= Extracted records =
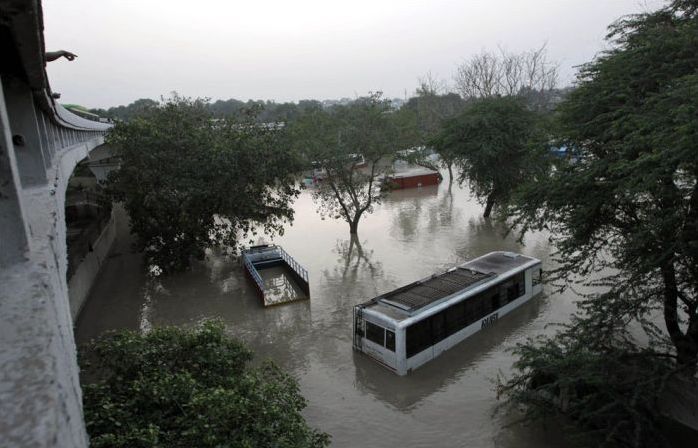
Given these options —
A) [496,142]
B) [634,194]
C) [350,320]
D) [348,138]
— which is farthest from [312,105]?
[634,194]

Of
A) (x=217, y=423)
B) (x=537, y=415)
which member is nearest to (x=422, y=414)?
(x=537, y=415)

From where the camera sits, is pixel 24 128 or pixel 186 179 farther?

= What the exercise asks =
Copy every item above word for word, leaving out the pictures.

= Written answer =
Given these options —
A) [496,142]
B) [634,194]
C) [350,320]
D) [348,138]
— which is farthest from [312,105]?
[634,194]

Of
A) (x=217, y=423)
B) (x=537, y=415)
which member is nearest to (x=422, y=414)?
(x=537, y=415)

From where the camera sits, is pixel 24 128 or pixel 186 179 farther?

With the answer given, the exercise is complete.